In 1992 in response to a growing risk of pathogenic E. coli being linked to hamburger being cooked to the 140 degrees then suggested by the FDA Food Code, the State of Washington Department of Health increased the recommended temperature to 155 degrees – the only state to do so. Officials disseminated the new temperature to all restaurants in the state and the corporate headquarters of nationwide restaurant chains – that included San Diego, California based Jack-in-the-Box.
Jack-in-the-Box ignored the Department of Health recommendation and the result was over 700 with E. coli O157:H7, including dozens with acute kidney failure and the deaths of four children.
During the resulting litigation it was uncovered that corporate officials at Jack-in-the-Box knew about the recommendations but ignored it. It cost them over $100,000,000.
Now, over twenty-two years later a smaller E. coli O157:H7 outbreak at Vermont’s Worthy Burger has been linked to a dozen illnesses and undercooked, E. coli tainted burgers.
According to press reports, Worthy Burger was closed for five days starting September 17, switched several food vendors, and made other changes. Vermont State officials also advised Worthy Burger that hamburgers be cooked to 155 degrees for at least 15 seconds to ensure any potential pathogens are cooked out.
After the closure when asked by the press if Worthy Burger was cooking hamburgers to 155 degrees, Jason Merrill, the executive chef, said, “Our customers are telling us what temperature they’d like their hamburger.” Worthy Burger continued to cook hamburgers rare and medium-rare at customers’ request.

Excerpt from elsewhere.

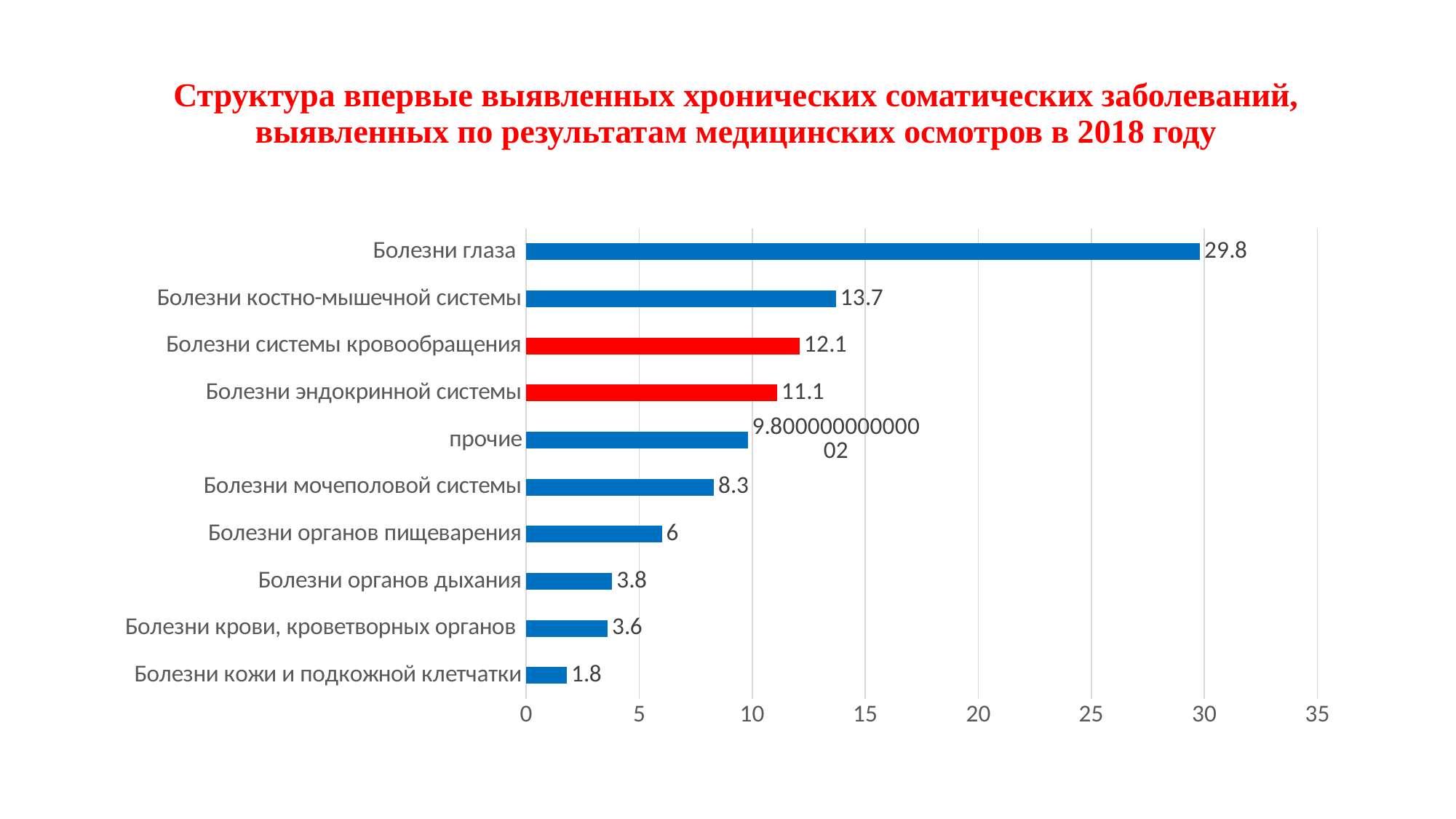
What is the value for Болезни костно-мышечной системы? 13.7 What is the difference between the values for Болезни глаза and Болезни костно-мышечной системы? 16.1 What is the value for Болезни глаза? 29.8 What is the value for Болезни кожи и подкожной клетчатки? 1.8 How many categories are shown in the chart? 10 Which category has the highest value? Болезни глаза Is the value for Болезни мочеполовой системы greater or less than 10? less Which two categories are shown with red bars? Болезни системы кровообращения and Болезни эндокринной системы What is the value for Болезни эндокринной системы? 11.1 Which category has the lowest value? Болезни кожи и подкожной клетчатки Which is larger, the value for Болезни системы кровообращения or Болезни эндокринной системы? Болезни системы кровообращения What kind of chart is shown on the slide? bar chart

After Worthy Burger reopened on September 22 another customer became ill with E. coli O157:H7. This new illness led Worthy Burger to reconsider its practices in regards to rare burgers. Jason Merrill confirmed that Worthy Burger, which used to advertise its signature burger as locally sourced, grass fed and as “pink in the middle,” is now thoroughly cooking all of its burgers, according to press reports.
“We’re not doing rare burgers,” Merrill said. “What’s happening right now, we’re cooking our burgers all the way through to the USDA-recommended temperature of 155 degrees.”
Hey, Jason Merrill – brilliant idea – just a bit late.